• **TEXT SEGMENT**:
╔══

Locomotives DeKi 102 and 103 were built in 1954 and locomotives DeKi 104 to 106 were built in 1956. These locomotives included uprated traction motors providing a total power output of 800 kW compared to the 640 kW of DeKi 101.

Locomotives DeKi 107 and 108 were purchased in 1973 from the Matsuo Mining Railway (松尾鉱業鉄道) in Iwate Prefecture. Originally numbered ED501 and ED502, these locomotives had similar external dimensions to DeKi 101, but used the same 200 kW traction motors as DeKi 102 to 106. They also feature icicle cutters above the driving cab windows. These two locomotives received the blue with white stripe livery that subsequently became the standard Chichibu Railway locomotive livery, replacing the previous brown livery.

From 1988, DeKi 101 was frequently used as an assisting locomotive at the back of steam-hauled SL Paleo Express services operating on the Chichibu Main Line. This locomotive was withdrawn in 2006, and was repainted into its original brown livery at Hirosegawara Depot, where it remains stored.

╚══

• **SUPPLIED MATERIAL**:
╔══

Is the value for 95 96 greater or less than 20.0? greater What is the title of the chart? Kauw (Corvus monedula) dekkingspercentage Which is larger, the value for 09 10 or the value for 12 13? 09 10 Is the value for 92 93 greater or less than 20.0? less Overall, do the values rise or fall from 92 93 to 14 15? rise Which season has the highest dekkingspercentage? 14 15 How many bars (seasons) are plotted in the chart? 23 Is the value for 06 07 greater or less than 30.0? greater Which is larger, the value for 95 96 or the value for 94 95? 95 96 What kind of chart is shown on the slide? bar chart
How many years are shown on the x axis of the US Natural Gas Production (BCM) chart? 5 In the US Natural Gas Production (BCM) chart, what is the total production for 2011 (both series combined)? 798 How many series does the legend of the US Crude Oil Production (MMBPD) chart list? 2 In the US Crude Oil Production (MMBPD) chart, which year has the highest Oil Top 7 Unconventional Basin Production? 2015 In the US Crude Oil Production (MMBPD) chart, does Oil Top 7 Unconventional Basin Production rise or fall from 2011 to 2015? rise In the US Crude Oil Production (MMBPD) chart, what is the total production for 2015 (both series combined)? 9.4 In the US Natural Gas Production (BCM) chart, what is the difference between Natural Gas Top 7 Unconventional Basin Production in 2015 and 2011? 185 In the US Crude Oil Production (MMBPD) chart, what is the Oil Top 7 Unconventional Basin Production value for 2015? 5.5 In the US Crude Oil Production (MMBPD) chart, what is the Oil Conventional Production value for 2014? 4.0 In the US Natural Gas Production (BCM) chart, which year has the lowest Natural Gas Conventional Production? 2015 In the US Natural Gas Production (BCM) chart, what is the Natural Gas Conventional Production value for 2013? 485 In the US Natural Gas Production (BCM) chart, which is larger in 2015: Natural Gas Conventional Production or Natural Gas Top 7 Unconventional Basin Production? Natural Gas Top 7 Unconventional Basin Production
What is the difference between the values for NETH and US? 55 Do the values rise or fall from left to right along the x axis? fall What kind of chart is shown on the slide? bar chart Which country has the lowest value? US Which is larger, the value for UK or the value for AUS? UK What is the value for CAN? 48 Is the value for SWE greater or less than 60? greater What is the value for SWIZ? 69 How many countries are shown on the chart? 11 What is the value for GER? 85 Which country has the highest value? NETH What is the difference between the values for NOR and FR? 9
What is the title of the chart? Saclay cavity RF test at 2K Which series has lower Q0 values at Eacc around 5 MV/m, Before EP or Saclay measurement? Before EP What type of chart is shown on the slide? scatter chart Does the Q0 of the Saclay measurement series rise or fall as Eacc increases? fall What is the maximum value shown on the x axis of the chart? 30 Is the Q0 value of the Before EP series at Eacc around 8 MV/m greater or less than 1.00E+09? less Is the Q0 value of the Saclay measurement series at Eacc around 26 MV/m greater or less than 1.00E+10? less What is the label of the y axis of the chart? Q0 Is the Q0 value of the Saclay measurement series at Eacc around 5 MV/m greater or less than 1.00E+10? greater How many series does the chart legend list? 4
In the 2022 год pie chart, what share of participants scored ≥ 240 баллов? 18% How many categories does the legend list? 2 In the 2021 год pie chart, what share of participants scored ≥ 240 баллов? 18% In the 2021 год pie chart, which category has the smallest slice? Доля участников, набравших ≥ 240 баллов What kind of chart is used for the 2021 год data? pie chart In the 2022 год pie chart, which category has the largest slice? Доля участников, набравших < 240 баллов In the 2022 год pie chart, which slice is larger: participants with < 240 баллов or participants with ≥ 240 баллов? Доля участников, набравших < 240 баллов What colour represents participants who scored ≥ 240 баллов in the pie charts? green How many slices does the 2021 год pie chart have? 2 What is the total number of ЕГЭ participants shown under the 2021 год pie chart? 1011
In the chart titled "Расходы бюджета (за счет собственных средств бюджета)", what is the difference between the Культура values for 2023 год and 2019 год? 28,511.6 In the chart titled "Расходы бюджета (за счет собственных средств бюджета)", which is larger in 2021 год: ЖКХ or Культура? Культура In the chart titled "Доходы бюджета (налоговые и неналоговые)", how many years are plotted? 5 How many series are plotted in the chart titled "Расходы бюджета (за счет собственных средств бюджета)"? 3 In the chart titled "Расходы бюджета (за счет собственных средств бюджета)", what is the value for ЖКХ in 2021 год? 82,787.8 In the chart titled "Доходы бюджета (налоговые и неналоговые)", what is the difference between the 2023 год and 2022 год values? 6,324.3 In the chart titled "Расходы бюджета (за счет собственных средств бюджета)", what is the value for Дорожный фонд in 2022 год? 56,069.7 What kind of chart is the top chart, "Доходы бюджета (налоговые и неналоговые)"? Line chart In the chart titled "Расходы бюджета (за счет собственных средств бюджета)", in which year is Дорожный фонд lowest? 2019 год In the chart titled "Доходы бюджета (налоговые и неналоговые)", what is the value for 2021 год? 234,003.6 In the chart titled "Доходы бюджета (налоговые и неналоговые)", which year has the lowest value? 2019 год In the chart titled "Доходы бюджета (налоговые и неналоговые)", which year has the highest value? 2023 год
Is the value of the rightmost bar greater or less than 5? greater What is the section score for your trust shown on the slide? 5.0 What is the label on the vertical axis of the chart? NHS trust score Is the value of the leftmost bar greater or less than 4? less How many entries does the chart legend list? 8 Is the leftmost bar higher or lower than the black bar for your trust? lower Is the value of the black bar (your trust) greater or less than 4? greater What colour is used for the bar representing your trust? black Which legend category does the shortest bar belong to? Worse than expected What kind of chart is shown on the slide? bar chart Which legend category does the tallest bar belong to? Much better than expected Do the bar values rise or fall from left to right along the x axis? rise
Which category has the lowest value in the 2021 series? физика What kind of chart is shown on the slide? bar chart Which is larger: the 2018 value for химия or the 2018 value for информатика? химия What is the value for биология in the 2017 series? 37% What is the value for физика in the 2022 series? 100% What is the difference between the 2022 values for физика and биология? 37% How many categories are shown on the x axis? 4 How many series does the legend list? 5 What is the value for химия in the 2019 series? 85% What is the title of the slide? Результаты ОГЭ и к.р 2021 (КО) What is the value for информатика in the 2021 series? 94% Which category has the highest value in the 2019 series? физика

╚══

• **REQUIRED ACTIONS**:
(a) Summarize the text about the DeKi locomotives in two sentences.
(b) Carry the account of the DeKi locomotives forward with the part that comes after its final sentence.

• **TASK ANSWERS**:
(a) DeKi 102 to 106, built in 1954 and 1956, had uprated traction motors giving 800 kW against the 640 kW of DeKi 101. DeKi 107 and 108, bought in 1973 from the Matsuo Mining Railway, used the same 200 kW motors and introduced the blue livery with a white stripe that became the Chichibu Railway standard, while DeKi 101 assisted steam-hauled SL Paleo Express services from 1988 until its 2006 withdrawal and is now stored at Hirosegawara Depot in its original brown livery.

(b)
Locomotive DeKi 103 was repainted in red livery in 2011, but was returned to the standard blue and white stripe livery in October 2014 following overhaul.

==Fleet details==

| Number | Manufacturer | Year built | Year withdrawn | Notes |
|---|---|---|---|---|
| DeKi 101 | Hitachi | 1951 | 2006 | Originally Chichibu Cement DeKi 8 |
| DeKi 102 | Hitachi | 1954 |  |  |
| DeKi 103 | Hitachi | 1954 |  | Repainted into red livery, 2011-2014 |
| DeKi 104 | Hitachi | 1956 |  |  |
| DeKi 105 | Hitachi | 1956 |  |  |
| DeKi 106 | Hitachi | 1956 | 2008 | Damaged in derailment |
| DeKi 107 | Hitachi | 1951 |  | Originally Matsuo Mining Railway ED501 |
| DeKi 108 | Hitachi | 1951 |  | Originally Matsuo Mining Railway ED502 |

==Preserved examples==
DeKi 101 is preserved at Hirosegawara Depot.